- [练习目标]:
根据原文回答以下问题:
(a) 刘雨田考察丝绸之路时与哪支队伍相遇?
(b) 在黄河古渡地区经过干水渠时,刘雨田跌进了什么?
(c) 对于他如何在恶劣环境中坚持下来,刘雨田的回答是哪两个字?

- [原文]:
==========
有了探险意识的刘雨田,不再仅仅只是行走、把路走完而已,他期待寻找一些新的价值。于是,行至敦煌时,顺道去丝绸之路考察了一趟。

在那里,手拄木棍、衣衫褴褛,浑身只有一个破旧背包的刘雨田,与“开着汽车,带着冰箱,满载汽水、啤酒”的美国马可·波罗远征队相遇。强烈的对比,一如二者当时所背靠的时代与家国。

“许多人走着容易的路,许多人走着艰难的路,但是Mr刘(即刘雨田),你走的是一条不可思议的路。”

远征队队长哈里·鲁茨坦(Harry Rutstein),对眼前这位只身走长城的勇士充满敬意。他在自己后来出版的书中,放上了与刘雨田的合影,并说,这是他从威尼斯到北京最难忘的一个人。

这条路究竟有多“不可思议”?

11月的黄河古渡地区已经飘起鹅毛大雪,地面被厚厚的积雪覆盖,无法判断底下地形。在经过一个干水渠的时候,刘雨田不小心跌进了冰窟窿,浑身湿透,背包灌满了水,刺骨寒意瞬间侵袭身体每个细胞,“身上就像灌了铅一样。”
 
他挣扎着爬上岸,四下寻找避寒场所。先是走到最东端长城烽台下,看到一个大古城,里面有涵洞,钻进去后发现两头透风,只得再出来,另觅他处。接着来到一处大磨盘前,见有个小洞洞,虽然并不理想,但此时衣服已经冻成冰疙瘩,刘雨田顾不得那么多,只能暂且安身于此。他堆起柴火,架成一个小草窝,钻了进去,很快便意识模糊,不省人事。

后半夜,刘雨田依稀感觉有野狗在咬自己,能听到犬吠,身体却做不出任何反应、动弹不得。直到野狗开始咬着背带将他拖行,这才猛地坐起。

在长城露宿的无数个夜晚,刘雨田不敢入睡,尤其四周有狼的荒野中,只能睁眼熬到天快亮时,才合一下眼。他的许多日记,就是在这样的环境下,为熬过漫漫长夜,借助篝火、月亮的微光写下的。

探险途中,栖身之所能找到羊圈、马圈、驴圈、烽火台、沙土地就算不错的,有时刨个雪窟窿,也得将就一晚。




很多人好奇,在那个一穷二白的探险年代,没有任何专业装备、补给的刘雨田,是怎么在那些恶劣、艰险的环境中坚持下来的?

他的回答只有两个字:信仰。



04

最难走的竟是回家的路

“但踏上探险之路,是我的幸运”


出发后1年零8个月的时间里,刘雨田无数次幻想过自己抵达长城终点时的情景。他甚至想过,如果到时候,所有人仍不理解他的行为,他便要拿起铁镐砸了长城,或者一头扎进大海,以身殉道。

然而,现实往往比预想来得更为戏剧。
==========
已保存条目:
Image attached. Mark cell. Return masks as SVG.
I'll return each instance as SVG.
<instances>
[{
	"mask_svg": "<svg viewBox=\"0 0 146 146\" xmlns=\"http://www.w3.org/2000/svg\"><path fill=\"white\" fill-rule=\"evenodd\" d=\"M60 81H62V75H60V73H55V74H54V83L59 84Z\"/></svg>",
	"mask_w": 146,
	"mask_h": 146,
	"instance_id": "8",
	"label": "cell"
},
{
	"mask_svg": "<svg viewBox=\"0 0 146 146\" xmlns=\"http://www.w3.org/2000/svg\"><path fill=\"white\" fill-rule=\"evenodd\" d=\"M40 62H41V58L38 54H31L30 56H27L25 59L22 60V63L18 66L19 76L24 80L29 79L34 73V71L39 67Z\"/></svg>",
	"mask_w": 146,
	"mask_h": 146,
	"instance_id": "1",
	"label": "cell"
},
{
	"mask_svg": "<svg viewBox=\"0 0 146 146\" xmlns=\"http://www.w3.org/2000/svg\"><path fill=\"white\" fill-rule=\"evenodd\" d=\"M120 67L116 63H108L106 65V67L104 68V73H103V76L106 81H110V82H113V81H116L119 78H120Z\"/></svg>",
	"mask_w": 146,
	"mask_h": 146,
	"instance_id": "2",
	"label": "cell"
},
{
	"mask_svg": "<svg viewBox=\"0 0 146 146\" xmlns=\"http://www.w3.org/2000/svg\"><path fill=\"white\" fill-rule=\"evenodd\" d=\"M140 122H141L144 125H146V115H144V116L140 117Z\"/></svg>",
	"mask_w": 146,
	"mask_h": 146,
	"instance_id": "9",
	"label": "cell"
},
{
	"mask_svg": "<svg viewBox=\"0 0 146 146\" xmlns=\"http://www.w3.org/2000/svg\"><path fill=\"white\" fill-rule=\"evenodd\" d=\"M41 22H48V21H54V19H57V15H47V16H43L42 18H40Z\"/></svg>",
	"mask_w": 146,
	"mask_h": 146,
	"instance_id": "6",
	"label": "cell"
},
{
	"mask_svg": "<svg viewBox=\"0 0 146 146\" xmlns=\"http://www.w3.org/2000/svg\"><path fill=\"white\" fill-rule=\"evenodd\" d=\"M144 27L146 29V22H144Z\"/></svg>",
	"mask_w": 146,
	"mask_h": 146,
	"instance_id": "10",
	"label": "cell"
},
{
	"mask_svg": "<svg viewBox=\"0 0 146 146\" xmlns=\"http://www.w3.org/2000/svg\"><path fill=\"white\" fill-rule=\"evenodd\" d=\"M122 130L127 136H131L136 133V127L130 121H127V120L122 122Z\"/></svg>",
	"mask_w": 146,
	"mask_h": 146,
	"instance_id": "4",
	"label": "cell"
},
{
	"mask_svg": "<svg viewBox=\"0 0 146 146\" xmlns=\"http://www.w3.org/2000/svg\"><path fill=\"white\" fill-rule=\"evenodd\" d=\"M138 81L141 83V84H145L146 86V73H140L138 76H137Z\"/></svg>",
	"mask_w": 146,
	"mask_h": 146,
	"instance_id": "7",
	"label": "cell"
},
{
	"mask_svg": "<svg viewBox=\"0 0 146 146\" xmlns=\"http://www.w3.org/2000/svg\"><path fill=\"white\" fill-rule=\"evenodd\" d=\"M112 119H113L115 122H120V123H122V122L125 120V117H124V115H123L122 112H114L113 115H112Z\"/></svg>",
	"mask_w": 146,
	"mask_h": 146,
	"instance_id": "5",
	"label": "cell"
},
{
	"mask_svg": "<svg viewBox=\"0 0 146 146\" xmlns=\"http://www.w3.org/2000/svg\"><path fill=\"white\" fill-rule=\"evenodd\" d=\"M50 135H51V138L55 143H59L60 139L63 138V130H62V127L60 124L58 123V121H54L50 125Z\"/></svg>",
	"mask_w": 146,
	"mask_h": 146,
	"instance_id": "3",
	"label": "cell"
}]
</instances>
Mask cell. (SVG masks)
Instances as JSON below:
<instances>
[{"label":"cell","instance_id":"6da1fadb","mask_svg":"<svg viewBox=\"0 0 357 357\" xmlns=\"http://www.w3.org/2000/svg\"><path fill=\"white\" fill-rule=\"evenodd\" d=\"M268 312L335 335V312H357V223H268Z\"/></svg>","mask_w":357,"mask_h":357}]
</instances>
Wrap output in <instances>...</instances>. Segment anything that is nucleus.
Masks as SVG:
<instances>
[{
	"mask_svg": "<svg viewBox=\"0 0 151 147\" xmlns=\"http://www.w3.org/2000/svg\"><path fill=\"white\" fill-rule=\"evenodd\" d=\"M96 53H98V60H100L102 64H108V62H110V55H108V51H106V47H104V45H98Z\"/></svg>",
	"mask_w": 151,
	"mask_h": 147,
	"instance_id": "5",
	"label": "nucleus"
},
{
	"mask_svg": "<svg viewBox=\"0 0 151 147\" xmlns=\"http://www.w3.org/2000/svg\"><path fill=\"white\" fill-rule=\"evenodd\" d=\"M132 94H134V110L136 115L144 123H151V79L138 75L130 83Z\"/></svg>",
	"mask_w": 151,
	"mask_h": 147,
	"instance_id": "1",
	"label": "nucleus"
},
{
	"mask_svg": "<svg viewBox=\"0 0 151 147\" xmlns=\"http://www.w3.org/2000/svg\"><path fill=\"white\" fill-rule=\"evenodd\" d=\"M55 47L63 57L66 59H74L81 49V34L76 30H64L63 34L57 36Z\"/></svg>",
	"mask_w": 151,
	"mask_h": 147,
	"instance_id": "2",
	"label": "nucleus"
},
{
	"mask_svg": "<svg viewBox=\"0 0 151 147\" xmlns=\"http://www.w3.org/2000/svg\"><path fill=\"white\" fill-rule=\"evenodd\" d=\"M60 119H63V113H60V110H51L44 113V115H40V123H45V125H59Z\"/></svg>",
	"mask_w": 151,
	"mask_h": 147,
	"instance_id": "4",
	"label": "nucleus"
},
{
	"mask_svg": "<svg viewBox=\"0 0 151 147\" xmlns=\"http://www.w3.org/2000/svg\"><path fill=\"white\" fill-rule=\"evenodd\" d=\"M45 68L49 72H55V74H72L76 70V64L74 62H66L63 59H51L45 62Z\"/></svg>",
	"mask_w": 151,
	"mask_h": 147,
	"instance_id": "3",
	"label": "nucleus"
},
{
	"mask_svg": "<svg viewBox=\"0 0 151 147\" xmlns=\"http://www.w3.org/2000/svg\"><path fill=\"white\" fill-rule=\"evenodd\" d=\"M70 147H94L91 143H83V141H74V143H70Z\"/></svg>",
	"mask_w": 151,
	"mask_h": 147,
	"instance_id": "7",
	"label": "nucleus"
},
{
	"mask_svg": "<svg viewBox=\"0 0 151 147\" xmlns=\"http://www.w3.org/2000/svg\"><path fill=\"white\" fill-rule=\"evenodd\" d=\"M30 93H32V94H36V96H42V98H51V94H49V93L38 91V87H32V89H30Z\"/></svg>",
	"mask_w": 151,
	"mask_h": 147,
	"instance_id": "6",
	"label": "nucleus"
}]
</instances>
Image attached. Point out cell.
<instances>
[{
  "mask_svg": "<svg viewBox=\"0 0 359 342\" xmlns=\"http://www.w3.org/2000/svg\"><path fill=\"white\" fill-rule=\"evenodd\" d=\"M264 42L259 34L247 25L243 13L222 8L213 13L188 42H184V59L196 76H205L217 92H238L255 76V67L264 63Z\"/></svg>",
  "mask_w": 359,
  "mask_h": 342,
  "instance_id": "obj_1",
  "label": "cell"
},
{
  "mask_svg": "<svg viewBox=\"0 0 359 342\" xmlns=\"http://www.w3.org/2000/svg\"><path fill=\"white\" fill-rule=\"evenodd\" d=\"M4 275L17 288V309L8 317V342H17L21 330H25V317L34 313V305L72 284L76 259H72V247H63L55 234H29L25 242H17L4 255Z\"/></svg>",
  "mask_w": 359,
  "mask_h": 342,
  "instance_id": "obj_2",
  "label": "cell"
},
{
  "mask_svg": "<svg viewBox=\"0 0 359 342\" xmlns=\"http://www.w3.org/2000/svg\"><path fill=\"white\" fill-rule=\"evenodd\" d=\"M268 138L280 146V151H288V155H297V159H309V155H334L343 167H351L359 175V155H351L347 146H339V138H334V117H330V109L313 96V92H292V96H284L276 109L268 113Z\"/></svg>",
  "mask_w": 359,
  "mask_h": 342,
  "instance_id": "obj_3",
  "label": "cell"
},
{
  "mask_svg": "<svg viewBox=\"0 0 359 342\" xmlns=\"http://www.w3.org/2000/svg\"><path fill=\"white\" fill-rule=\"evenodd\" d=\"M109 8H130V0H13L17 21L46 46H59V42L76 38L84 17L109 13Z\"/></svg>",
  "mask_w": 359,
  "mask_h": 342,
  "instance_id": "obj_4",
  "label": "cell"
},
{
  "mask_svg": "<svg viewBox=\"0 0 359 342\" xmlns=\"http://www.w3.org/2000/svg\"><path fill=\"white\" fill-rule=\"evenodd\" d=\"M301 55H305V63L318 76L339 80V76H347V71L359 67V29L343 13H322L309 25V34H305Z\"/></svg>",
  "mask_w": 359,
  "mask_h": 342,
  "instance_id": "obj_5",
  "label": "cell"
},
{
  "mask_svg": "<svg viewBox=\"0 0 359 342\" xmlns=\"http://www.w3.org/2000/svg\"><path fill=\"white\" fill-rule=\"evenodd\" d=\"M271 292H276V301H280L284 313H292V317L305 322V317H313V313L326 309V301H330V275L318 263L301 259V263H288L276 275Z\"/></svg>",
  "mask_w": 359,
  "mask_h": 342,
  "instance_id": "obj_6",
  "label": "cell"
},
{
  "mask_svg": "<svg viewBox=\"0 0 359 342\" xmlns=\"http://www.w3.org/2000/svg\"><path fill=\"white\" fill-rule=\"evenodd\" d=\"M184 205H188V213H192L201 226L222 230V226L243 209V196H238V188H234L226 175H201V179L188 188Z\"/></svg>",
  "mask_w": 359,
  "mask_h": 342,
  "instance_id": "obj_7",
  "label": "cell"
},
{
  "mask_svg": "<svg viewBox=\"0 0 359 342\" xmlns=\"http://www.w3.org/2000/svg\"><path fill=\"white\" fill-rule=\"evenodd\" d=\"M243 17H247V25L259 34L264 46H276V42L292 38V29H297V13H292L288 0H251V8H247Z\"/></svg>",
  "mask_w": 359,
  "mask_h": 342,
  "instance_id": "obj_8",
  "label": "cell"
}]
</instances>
==========
- [本题结果]:
(a) 美国马可·波罗远征队。
(b) 冰窟窿。
(c) 信仰。